Пожалуй, от такого удара не уцелела бы и кирпичная стена. Смит же, поставив жесткий блок, приложил к мечу плечо и, будто сражаясь с ураганом или штормом, оперся на бастард всем весом. Стиснув зубы, фанатик проскользил по крови почти три ярда, пребывая во все одной и той же позе. Страшно представить, какой силой обладал луп — гару, если его удары могли сотворить такое.
Предводители оказались разделены изрядно поредевшими соратниками. Три хромых, окровавленных волка; девушка, прижимающая к левому бедру Десерт Игл и молодой мужчина, держащий в дрожащих руках какую-то модификацию АКМ.
Луп — гару и Джон встретились глазами, а меньше через удар сердца каждый бросился на выручку своим. И оба, как бы ни были они сильны, в итоге опоздали.
Первым прыгнул волк, лишенный правого глаза. Размазавшись в воздухе серой лентой, он приземлился на грудь девушки, роняя ту на пол и буквально по виски погружая в собравшуюся в своеобразной низине кровь. Массивные челюсти уже почти перекусили тонкую шею, как девушка вдавила дуло пистолета в незащищенное брюхо оборотня. Всего два щелчка и спина волка превращается в вулкан, вместо лавы и камней извергающий кровь и куски плоти.
Дернувшись, волк упал, придавив собой раненную девушку. Этим тут же воспользовались его сородичи. Они бросились на обездвиженную добычу, но перед ними встал тот самый парень. Вскинув автомат и что-то закричав, он вдавил гашетку.

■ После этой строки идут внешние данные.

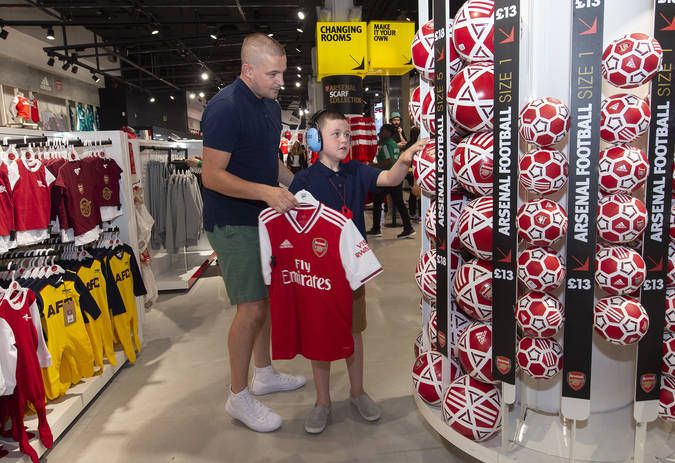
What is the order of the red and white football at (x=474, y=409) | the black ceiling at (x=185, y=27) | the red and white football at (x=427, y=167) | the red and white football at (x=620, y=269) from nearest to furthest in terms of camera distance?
the red and white football at (x=620, y=269) → the red and white football at (x=474, y=409) → the red and white football at (x=427, y=167) → the black ceiling at (x=185, y=27)

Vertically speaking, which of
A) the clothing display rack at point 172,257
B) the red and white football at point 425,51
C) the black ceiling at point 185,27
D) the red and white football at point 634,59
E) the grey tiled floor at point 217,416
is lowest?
the grey tiled floor at point 217,416

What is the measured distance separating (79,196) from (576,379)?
8.87 ft

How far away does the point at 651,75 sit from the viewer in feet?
5.16

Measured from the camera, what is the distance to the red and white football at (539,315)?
1.76m

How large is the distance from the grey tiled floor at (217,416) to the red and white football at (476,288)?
2.35ft

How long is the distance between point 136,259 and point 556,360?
2.74 metres

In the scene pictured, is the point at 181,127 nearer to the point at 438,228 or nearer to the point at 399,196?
the point at 399,196

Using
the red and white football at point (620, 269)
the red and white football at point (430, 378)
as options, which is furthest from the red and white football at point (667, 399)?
the red and white football at point (430, 378)

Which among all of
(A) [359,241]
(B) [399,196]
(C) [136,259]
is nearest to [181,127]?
(B) [399,196]

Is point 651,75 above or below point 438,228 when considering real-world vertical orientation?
above

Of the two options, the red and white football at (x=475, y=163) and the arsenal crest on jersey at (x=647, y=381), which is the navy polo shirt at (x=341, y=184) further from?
the arsenal crest on jersey at (x=647, y=381)

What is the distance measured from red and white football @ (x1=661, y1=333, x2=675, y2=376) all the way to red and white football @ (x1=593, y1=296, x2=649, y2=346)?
200 mm

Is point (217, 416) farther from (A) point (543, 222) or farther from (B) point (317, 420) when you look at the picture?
(A) point (543, 222)

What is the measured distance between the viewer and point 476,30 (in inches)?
68.4
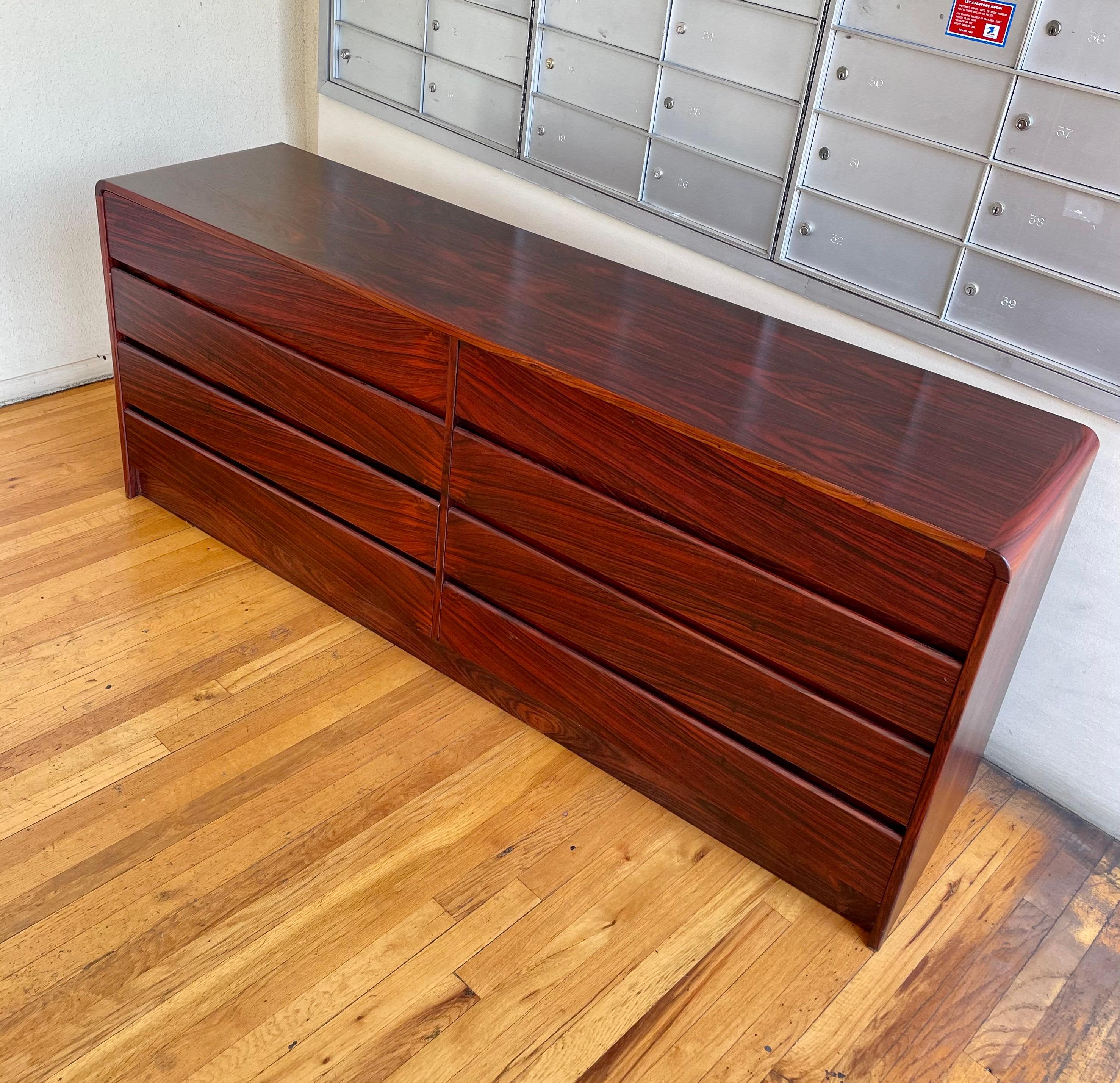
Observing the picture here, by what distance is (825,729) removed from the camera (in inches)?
52.3

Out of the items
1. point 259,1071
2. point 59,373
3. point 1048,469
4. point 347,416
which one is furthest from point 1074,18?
point 59,373

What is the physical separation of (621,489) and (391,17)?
1.24 metres

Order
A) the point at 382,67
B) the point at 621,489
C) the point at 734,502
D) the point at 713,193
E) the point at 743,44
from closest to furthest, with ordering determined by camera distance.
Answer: the point at 734,502, the point at 621,489, the point at 743,44, the point at 713,193, the point at 382,67

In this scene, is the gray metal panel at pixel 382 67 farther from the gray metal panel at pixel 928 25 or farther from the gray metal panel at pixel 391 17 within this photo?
the gray metal panel at pixel 928 25

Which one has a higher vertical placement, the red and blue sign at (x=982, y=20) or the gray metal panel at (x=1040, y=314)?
the red and blue sign at (x=982, y=20)

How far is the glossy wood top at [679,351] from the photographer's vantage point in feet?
4.07

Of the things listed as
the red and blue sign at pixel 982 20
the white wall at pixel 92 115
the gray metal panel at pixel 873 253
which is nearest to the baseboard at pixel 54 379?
the white wall at pixel 92 115

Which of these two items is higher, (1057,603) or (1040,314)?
(1040,314)

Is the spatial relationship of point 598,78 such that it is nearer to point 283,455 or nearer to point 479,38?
point 479,38

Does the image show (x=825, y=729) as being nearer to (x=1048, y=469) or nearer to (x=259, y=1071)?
(x=1048, y=469)

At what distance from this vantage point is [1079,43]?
1333 mm

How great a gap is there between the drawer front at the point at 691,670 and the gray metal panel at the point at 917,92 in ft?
2.49

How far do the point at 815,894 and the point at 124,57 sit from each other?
1.99 metres

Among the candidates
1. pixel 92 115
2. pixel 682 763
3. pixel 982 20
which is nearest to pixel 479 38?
pixel 92 115
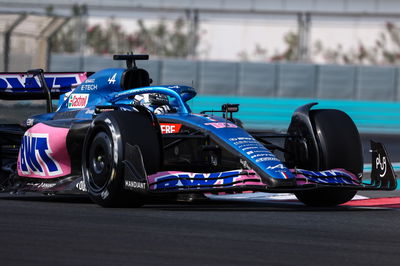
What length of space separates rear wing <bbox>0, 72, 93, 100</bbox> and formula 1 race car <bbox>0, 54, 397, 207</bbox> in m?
0.66

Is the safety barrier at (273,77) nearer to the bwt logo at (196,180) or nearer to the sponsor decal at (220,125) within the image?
the sponsor decal at (220,125)

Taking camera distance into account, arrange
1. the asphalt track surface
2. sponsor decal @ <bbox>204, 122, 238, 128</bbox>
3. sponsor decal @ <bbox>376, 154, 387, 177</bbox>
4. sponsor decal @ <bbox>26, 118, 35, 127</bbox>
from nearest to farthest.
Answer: the asphalt track surface → sponsor decal @ <bbox>204, 122, 238, 128</bbox> → sponsor decal @ <bbox>376, 154, 387, 177</bbox> → sponsor decal @ <bbox>26, 118, 35, 127</bbox>

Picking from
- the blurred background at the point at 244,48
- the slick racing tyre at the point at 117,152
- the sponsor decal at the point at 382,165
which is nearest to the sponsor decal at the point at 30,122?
the slick racing tyre at the point at 117,152

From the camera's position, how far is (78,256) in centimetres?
603

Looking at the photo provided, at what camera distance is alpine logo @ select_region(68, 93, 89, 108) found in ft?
35.2

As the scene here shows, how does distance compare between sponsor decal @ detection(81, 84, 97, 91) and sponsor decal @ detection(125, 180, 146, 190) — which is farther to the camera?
sponsor decal @ detection(81, 84, 97, 91)

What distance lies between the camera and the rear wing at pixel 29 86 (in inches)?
464

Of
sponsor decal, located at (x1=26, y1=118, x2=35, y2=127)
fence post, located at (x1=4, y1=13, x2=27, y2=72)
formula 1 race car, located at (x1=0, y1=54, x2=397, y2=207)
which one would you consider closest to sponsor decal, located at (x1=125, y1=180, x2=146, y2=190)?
formula 1 race car, located at (x1=0, y1=54, x2=397, y2=207)

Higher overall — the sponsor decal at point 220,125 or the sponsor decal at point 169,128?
the sponsor decal at point 220,125

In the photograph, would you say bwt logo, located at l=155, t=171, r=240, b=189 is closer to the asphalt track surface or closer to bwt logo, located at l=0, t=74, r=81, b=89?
the asphalt track surface

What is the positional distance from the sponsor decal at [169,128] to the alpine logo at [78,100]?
1299 millimetres

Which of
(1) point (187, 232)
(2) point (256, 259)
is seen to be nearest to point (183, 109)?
(1) point (187, 232)

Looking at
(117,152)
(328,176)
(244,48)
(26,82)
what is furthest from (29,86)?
(244,48)

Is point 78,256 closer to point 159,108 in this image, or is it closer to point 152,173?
point 152,173
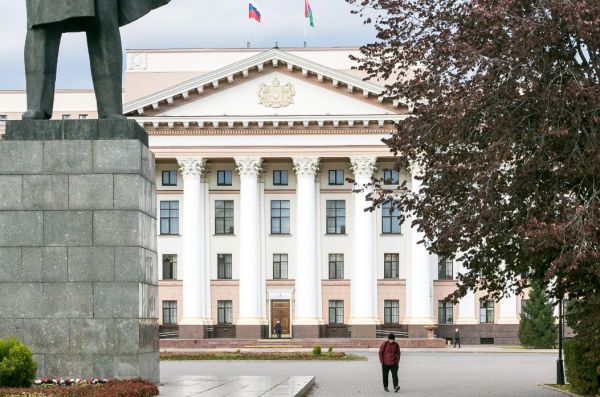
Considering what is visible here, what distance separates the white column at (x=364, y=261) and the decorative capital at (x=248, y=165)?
5846mm

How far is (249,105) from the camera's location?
72375 mm

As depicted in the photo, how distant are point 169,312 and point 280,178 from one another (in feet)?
36.0

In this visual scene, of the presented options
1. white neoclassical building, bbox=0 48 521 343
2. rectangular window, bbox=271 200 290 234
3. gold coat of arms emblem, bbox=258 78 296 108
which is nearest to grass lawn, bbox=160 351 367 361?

Обессилевшие руки не могли справиться с отдачей и то, что некогда было разящим кнутом, превратилось в дырявую рыболовную сеть. Пули летели куда угодно, но только не в цель. И все же несколько настигли волков. Слишком поздно, чтобы спасти стрелка, но достаточно, чтобы один из них, заскулив, рухнул на пол. С развороченной грудиной, он потонул в озере крови.
Второй же, будучи еще в воздухе, когтями разодрал глотку фанатика и приземлился рядом с леди. Гвардеец падал красиво. Настолько красиво, что любой любитель пафосной режиссуры аплодировал бы стоя. Раскинув руки и почти выронив автомат, повисший на курковой дуге, парень летел в озеро крови, при падении подняв настоящее багровое цунами.
Волны еще не улеглись, как стрелок окинул помещение мутнеющим взглядом. Остановившись на Думе, он медленно поднял автомат и что-то прохрипев, из последних сил вдавил курок. Еще мгновение назад пули летели во всевозможных направлениях, но не туда, куда нужно. Сейчас же их направляло само провидение, не иначе.
Браслет на запястье с шипением треснул и в воздухе материализовалась здоровенная крыса. Две пули она поймала желтыми резцами, перекусывая и поглащая их, отчего стала еще больше. Но последняя, третья, прошла сквозь черно — магическую защиту.
Пройдя всего лишь по касательной, она, тем не менее, заставила Алекса покачнуться, тяжело оперевшись на кафедру. От боли мир начал танцевать смесь вальса и нижнего брэйка. Волк посмотрел на девушку, тонущую в крови и на Дума, потом снова на девушку. Выбор был очевиден.